:: Material to process ::

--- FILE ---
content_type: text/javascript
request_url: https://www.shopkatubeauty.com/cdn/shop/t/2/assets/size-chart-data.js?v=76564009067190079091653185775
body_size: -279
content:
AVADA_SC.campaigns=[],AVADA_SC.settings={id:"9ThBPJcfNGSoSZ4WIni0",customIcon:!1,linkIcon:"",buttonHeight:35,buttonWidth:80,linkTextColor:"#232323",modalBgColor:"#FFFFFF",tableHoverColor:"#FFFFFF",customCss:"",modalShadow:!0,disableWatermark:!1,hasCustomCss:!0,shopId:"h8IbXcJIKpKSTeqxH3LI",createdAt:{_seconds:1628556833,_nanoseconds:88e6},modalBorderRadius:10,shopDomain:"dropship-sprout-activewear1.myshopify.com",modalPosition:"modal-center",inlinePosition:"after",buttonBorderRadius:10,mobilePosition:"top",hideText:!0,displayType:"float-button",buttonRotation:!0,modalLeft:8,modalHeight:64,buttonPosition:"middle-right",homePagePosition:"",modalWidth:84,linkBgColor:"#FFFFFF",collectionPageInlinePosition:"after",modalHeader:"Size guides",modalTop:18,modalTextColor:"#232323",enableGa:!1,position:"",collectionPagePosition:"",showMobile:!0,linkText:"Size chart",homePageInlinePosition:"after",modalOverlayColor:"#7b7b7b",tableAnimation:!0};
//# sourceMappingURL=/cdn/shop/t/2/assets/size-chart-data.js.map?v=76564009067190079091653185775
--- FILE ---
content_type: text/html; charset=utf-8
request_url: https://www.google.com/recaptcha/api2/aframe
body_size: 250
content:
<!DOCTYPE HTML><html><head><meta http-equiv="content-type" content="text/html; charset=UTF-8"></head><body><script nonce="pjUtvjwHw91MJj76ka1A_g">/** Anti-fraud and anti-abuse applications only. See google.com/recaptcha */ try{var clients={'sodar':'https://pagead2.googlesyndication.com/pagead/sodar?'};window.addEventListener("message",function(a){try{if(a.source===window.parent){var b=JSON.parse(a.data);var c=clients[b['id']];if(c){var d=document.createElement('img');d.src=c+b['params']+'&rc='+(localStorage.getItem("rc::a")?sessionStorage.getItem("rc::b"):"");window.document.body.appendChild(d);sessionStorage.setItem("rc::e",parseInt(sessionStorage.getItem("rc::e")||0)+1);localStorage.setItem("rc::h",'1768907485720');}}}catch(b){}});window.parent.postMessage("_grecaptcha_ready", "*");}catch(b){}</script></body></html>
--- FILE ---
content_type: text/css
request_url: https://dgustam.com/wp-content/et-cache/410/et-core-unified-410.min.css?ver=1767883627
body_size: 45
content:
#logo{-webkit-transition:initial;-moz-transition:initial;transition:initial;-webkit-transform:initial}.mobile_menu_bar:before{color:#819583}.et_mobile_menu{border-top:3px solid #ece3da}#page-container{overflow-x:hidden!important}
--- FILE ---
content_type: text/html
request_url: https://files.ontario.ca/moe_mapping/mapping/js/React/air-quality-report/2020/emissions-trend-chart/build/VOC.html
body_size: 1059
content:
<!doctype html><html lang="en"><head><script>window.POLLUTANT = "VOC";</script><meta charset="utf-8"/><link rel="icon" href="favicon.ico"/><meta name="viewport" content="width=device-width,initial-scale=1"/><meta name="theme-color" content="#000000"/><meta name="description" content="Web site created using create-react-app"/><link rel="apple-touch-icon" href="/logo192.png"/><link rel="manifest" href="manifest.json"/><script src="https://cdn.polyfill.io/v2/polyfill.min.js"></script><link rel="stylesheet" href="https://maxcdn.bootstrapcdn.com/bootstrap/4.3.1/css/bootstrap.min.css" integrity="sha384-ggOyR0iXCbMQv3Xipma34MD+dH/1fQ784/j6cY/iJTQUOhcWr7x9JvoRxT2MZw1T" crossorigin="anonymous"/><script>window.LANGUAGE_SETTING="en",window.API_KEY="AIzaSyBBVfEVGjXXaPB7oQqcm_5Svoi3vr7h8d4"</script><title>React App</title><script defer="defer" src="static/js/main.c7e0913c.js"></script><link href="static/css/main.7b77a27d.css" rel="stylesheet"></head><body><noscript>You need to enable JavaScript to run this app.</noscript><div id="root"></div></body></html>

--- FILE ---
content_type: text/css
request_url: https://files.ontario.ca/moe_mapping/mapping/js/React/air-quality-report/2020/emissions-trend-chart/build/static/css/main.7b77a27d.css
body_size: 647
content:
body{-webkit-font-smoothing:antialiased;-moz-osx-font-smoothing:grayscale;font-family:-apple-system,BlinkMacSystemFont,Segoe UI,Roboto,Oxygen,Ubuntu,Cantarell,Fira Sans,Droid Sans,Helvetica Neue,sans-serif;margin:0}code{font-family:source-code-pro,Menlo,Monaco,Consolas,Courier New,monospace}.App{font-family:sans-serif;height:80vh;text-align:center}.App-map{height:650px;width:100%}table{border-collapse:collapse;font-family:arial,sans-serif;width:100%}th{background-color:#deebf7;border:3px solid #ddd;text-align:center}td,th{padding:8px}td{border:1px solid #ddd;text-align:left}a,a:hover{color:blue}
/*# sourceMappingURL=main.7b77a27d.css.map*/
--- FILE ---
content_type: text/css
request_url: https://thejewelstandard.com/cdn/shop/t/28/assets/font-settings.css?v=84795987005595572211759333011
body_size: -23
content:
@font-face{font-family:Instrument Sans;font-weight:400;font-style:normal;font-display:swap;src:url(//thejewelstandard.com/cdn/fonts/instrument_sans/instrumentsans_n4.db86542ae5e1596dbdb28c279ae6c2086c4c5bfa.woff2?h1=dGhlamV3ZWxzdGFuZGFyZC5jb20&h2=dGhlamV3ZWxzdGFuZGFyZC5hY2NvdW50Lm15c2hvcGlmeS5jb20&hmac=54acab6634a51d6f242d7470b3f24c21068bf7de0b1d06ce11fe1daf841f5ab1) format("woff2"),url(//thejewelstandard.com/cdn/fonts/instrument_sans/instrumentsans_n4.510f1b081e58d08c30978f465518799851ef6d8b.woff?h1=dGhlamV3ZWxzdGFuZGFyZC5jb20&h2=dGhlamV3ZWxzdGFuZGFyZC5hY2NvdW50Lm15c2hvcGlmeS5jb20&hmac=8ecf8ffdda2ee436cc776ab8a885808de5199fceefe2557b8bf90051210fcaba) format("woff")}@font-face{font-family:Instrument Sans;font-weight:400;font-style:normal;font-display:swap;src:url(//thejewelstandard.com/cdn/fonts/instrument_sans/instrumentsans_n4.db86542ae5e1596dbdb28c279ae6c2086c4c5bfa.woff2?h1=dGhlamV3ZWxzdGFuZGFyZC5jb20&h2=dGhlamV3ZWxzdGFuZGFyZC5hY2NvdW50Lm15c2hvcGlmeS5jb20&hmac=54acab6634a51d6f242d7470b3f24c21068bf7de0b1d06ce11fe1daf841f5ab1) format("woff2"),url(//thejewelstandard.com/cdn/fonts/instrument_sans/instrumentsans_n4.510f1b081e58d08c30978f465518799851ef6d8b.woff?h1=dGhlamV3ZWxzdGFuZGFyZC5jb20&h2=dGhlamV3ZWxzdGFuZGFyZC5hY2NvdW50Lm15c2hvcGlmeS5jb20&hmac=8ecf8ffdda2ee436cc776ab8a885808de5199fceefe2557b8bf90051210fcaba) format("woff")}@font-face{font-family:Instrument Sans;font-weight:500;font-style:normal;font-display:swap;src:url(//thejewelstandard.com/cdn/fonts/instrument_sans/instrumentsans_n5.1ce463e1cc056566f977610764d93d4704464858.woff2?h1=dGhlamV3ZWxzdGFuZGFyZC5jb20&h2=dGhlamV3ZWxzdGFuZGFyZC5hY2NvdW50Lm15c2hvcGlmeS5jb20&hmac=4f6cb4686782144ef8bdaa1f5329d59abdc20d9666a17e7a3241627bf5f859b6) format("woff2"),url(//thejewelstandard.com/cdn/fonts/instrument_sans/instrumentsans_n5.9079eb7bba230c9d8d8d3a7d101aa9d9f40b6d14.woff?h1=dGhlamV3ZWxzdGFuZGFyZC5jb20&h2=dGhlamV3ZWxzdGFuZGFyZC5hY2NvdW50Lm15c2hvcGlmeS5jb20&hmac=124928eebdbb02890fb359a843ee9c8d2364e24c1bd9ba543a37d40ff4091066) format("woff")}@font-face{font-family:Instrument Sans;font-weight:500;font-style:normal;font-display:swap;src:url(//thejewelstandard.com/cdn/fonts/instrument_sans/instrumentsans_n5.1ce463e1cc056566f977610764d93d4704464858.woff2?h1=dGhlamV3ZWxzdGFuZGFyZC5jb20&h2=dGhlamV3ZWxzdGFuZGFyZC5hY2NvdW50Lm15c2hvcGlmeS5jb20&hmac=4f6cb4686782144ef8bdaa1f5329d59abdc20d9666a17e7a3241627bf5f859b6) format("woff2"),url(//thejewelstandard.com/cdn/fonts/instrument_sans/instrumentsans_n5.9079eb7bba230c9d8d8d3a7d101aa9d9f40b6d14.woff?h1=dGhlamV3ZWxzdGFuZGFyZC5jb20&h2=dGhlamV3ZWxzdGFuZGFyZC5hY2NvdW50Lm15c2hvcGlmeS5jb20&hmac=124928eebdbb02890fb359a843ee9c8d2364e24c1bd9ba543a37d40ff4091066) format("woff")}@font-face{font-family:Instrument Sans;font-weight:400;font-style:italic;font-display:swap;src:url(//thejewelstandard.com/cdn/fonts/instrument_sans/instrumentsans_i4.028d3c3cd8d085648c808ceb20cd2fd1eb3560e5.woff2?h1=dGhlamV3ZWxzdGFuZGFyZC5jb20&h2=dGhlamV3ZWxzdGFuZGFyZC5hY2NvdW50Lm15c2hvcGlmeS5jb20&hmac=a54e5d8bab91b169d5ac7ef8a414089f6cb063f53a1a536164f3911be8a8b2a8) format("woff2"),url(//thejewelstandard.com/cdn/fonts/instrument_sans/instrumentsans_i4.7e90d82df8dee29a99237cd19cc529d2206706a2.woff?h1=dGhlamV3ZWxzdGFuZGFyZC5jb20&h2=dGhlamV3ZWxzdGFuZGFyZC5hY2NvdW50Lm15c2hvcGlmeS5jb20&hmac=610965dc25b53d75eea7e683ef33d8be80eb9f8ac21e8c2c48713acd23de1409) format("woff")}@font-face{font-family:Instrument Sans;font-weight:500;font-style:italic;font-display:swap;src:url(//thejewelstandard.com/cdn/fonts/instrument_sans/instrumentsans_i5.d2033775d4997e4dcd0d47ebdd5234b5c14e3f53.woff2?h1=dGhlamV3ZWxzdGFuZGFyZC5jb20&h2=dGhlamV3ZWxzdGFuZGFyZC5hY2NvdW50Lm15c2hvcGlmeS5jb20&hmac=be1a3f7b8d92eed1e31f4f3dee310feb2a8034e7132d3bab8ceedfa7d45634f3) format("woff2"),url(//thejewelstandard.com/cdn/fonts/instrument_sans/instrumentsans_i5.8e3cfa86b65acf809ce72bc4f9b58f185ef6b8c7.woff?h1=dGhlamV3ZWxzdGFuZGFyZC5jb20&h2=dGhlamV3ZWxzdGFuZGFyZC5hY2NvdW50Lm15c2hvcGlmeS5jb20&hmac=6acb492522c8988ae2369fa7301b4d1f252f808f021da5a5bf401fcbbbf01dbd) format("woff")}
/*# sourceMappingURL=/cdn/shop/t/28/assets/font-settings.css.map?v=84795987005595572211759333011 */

:::

• Exercise requirements: Lines that include the word "emissions" are to be extracted from the data above.

• Answer for this exercise:
request_url: https://files.ontario.ca/moe_mapping/mapping/js/React/air-quality-report/2020/emissions-trend-chart/build/VOC.html
request_url: https://files.ontario.ca/moe_mapping/mapping/js/React/air-quality-report/2020/emissions-trend-chart/build/static/css/main.7b77a27d.css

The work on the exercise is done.